И Пугачев о ней умолчал. Буквально ни слова. И как ты мог? — спрашивал я его. Пугачев поглаживал ручку кресла. Будто нечего ему гладить.
…ничто не может закончиться окончательно: ни корпорация, ни система образования, ни армейская служба… Все, более или менее отчетливо, перетекает друг в друга. Кажется, что находишься в пределах одной модуляции, одной системы — метастабильной и всеобъемлющей…
Обычно Пугачев ходил в черном: джинсах и майке. Зимой кутался в пальто до пят. Тоже черное. А вот очки были простые, маленькие, с диоптриями. Питался же чем бог пошлет. Домашний фэст фуд, то, чего не надо готовить. Или почти не надо. Колбаса там, сыр. Сосиски, пирожки, чебуреки. Варить пельмени было уже лень. Мне тоже. Мы были с ним похожи. Только я обычно носил костюмы. Надо ведь отличаться. И врут, что черные рубашки не пачкаются. Просто они становятся грязными по-другому.
Еще он владел секретным оружием: дергал носом, делая это убедительно, как никто. Я брал у него уроки, старался, потел. Куда там. Мой нос, по сравнению с пугачевским — бездарный, лоховской, профанический…
…юридическая жизнь подавляла индивида рассмотрением его как временно свободного: в интервале между заключениями. В будущем формой юридического будет бесконечная отсрочка рассмотрения дела: как продолжающаяся — без перспективы полностью завершиться — вариация…
Нашим отборным временем было демисезонье. В частности, вечер. Но также весна, осень. Мы встречались всяко: и по всему году, и по городу, где попало. Но памятны, как известно, перемены мест и погод.
Однажды, на некоей выпивке в Чебунцах (есть такие пригороды) мы спали на полу, дружным штабелем. Пугачев — черт знает замашки гения — зачем-то разделся. Я, например, на полу спал в брюках, всегда. Трусы у него были яркие, зеленые, памятные. В белый, замечу, горох. Как он девушек в таких трусах не боялся? И даже красивых? — подумал я.
…чиновники не прекращают заявлять о якобы необходимых реформах: реформе школы, реформе производства, реформе вооруженных сил, тюрьмы.

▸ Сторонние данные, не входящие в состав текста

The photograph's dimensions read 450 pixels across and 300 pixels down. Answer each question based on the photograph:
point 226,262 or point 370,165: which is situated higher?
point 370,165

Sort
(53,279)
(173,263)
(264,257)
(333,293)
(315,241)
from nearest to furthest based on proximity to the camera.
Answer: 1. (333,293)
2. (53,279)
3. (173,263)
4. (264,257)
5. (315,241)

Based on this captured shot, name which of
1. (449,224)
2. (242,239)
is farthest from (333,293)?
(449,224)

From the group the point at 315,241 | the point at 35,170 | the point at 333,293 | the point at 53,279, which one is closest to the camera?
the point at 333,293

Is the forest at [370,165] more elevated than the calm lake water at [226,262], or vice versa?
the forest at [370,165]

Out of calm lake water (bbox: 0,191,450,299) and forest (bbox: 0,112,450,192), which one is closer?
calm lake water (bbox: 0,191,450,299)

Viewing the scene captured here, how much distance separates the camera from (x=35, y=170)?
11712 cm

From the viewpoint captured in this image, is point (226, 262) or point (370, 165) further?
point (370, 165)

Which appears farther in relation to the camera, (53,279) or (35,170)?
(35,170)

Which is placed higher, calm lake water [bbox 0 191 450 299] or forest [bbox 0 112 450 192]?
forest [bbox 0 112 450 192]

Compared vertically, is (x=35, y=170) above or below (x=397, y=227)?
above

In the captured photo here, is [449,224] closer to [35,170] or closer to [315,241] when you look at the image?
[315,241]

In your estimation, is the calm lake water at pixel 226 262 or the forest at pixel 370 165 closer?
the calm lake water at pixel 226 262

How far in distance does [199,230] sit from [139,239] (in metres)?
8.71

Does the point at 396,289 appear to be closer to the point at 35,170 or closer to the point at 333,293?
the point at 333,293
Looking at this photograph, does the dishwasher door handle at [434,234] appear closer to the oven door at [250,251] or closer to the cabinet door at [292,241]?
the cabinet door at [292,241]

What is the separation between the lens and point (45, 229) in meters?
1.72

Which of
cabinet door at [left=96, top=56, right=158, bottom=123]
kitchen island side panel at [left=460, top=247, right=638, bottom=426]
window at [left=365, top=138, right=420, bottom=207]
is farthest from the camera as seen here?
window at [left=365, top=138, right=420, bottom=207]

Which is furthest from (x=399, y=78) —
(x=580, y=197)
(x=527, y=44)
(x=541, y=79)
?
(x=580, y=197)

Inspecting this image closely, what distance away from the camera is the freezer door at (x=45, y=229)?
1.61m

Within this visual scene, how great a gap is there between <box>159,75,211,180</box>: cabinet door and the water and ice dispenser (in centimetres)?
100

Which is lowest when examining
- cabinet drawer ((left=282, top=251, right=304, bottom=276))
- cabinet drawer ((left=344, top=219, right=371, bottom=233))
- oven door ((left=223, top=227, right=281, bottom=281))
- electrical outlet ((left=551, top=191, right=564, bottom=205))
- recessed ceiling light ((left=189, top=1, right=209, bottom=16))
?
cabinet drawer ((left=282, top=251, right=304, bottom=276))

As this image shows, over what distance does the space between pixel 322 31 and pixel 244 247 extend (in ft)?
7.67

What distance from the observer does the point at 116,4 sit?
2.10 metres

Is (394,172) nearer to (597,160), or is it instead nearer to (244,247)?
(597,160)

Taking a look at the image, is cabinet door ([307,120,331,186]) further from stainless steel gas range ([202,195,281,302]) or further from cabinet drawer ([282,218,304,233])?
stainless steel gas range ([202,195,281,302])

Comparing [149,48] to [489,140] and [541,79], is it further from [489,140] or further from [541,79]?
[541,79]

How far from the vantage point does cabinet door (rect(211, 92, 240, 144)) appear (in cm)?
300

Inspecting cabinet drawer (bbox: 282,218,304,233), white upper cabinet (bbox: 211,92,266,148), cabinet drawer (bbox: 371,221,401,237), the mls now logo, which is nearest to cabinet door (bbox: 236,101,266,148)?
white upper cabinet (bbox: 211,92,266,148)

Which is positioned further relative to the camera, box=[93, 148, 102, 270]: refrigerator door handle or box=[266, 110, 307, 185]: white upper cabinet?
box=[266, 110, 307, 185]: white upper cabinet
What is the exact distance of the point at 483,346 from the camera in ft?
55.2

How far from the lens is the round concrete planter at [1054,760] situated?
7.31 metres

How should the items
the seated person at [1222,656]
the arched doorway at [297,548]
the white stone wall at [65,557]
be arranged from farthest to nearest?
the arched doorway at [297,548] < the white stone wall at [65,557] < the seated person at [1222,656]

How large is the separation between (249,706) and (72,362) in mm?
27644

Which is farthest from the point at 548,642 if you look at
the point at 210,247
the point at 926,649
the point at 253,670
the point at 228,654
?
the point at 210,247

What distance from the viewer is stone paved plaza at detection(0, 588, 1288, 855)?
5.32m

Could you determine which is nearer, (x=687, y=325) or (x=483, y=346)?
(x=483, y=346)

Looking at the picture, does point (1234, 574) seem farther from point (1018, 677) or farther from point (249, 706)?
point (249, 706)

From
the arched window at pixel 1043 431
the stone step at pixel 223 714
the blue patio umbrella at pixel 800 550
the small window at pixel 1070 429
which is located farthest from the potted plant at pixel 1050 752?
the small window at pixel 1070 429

Однако эти институты исчерпали себя, каким бы долгим ни был срок их существования. Вопрос только в управляемости их отходными ритуалами, и поддержании занятости населения, вплоть до установления новых сил, стучащихся в дверь…
Их, девушек, было не очень много. В Чебунцах, однако, девушка сопела рядом. Представим себе, пугачевская. Рыжая, с соцработы, и звали юную — Кыся. Некоторые: кысь-кысь-кысь. Она откликалась, ласково и доверчиво, типа милая, типа кысь.
Где-то мы, как известно, неформальная молодежь, где-то — хрен. Ну скажем, водка тогда выдалась «абсолют», а место — с дырой в стене. Гостинка в хрущевой пятиэтажке. Дыра так себе, черная. Средняя по значимости, не симпатичная. Плохая дыра, отхожая, для дебилов. Собака не поместится, крыса — пожалуйста (коридор пустовал, но крысы в нем угадывались на раз). Мне нравились такие контрасты, я балдел, я пел и плясал. И сейчас нравятся, я такой, я верен себе. Я ничего не стеснялся, грамм после трехсот. И даже зеленых трусов. И девушек. И того, что надо описать дальше.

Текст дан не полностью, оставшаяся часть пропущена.